Passage shown:

Case Study (Car Price) :

Linear Regression - OLS Assumptions

Overview

- Importing the relevant libraries

- Loading data

- Checking the OLS assumptions

    1. Linearity

        - Checking Linearity using a Scatter Plot
        - Solution: Log Transformation
        - Scatter Plot after log transformation
        - Dropping Price Column

    2. No Endogeneity 

    3. Homogeneity

    4. No Autocorrelation

    5. Multicollinearity

        - Multicollinearity ('Mileage', 'Year', 'EngineV')
        - Dropping Year Column
        - Multicollinearity ('Mileage', 'EngineV')

- Saving Cleaned Data

Importing the relevant libraries

In [2]:
import numpy as np
import pandas as pd
import statsmodels.api as sm
import matplotlib.pyplot as plt
from sklearn.linear_model import LinearRegression
import seaborn as sns
sns.set()

Loading data

In [4]:
url = "https://DataScienceSchools.github.io/Machine_Learning/CaseStudy/LinearRegression/carprice_editted.csv"

df = pd.read_csv(url)

df.head()

Stated task: Condense the Overview of the car price case study, beginning "Importing the relevant libraries," into a shorter list that keeps its main steps. None of the work depends on the entries placed after this sentence.

Extracted entries:
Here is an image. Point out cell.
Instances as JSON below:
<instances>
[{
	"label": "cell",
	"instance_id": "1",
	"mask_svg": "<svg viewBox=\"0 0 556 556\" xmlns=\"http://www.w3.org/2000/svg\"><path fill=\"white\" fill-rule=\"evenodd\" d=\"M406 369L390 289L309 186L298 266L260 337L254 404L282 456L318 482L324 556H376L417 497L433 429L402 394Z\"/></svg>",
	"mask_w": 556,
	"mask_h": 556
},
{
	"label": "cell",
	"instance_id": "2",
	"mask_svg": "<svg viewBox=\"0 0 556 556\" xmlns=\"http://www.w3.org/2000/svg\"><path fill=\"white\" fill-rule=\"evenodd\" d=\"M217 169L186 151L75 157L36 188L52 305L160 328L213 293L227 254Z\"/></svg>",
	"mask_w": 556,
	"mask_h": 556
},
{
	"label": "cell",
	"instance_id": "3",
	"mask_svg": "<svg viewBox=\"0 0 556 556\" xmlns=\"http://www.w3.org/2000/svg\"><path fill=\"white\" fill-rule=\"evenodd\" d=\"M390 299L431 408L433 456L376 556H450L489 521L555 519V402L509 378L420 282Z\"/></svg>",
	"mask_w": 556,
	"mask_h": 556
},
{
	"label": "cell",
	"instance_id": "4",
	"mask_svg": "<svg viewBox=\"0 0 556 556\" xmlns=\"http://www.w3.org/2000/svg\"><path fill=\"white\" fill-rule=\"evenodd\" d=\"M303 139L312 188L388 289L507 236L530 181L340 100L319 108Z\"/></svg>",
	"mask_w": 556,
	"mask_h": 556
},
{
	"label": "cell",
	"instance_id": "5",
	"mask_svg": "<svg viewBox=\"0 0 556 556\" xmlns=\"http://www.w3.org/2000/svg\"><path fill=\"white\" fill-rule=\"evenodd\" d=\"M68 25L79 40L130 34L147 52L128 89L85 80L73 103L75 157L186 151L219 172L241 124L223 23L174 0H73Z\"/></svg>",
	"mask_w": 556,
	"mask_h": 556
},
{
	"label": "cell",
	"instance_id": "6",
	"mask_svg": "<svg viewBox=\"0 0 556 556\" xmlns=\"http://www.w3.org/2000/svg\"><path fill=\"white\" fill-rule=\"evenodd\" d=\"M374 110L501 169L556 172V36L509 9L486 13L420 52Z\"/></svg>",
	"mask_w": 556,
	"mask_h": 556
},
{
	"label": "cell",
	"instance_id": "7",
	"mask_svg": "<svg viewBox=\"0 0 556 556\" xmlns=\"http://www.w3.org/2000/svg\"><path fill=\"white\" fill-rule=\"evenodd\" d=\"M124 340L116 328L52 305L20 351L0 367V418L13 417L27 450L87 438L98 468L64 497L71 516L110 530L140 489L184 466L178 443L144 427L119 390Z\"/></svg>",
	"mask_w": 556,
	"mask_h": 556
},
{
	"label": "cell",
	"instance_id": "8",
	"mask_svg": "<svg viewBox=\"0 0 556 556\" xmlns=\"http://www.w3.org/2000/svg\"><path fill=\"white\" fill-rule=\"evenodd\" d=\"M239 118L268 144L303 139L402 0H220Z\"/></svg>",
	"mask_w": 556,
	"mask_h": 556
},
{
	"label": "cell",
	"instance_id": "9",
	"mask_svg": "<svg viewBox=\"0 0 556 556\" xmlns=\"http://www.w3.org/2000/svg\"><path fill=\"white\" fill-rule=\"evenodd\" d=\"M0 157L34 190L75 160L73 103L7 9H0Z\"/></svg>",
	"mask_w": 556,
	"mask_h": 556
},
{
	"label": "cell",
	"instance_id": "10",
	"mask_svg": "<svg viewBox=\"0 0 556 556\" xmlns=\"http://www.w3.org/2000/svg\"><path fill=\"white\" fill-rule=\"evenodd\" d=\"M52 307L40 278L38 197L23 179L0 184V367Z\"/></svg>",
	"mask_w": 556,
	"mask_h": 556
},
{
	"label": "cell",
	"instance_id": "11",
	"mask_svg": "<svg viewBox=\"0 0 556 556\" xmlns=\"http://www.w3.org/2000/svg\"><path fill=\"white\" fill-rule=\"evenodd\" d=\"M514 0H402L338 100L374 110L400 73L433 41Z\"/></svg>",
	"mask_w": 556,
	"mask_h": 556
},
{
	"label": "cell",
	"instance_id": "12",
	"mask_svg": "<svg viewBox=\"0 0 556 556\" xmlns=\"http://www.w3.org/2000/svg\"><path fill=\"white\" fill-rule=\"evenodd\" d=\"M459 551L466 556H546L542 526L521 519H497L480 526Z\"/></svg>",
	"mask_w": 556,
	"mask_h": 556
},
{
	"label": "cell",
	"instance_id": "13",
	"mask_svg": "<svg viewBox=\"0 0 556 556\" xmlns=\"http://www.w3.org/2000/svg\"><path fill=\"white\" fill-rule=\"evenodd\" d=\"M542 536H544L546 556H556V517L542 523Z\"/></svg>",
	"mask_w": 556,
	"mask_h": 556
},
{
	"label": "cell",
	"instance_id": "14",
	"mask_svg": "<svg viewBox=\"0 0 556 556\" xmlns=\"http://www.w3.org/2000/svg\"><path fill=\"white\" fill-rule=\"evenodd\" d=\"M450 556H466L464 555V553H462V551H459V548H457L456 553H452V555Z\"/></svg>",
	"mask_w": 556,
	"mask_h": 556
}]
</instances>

---

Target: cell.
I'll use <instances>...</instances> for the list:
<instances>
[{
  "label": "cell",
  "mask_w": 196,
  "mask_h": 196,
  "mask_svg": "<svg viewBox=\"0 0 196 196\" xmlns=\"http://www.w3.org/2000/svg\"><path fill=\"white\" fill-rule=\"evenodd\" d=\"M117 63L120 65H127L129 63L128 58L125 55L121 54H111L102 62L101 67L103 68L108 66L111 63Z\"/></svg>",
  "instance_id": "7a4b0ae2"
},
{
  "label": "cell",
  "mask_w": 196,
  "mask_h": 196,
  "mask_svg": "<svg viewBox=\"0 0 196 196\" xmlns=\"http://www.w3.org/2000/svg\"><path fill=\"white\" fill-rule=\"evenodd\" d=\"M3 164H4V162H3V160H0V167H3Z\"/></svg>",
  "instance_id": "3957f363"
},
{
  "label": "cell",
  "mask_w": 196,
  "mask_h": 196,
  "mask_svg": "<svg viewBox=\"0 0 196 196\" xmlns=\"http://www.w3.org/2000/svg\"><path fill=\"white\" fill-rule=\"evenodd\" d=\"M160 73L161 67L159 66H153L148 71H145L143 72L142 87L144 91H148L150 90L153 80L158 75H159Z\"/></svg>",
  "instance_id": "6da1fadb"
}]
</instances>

Reply to the task:
- Import libraries and load the data.
- Check the OLS assumptions:
  - linearity (scatter plot, log transformation, re-plot, drop Price column)
  - no endogeneity
  - homogeneity
  - no autocorrelation
  - multicollinearity (check Mileage, Year and EngineV; drop Year; recheck Mileage and EngineV)
- Save the cleaned data.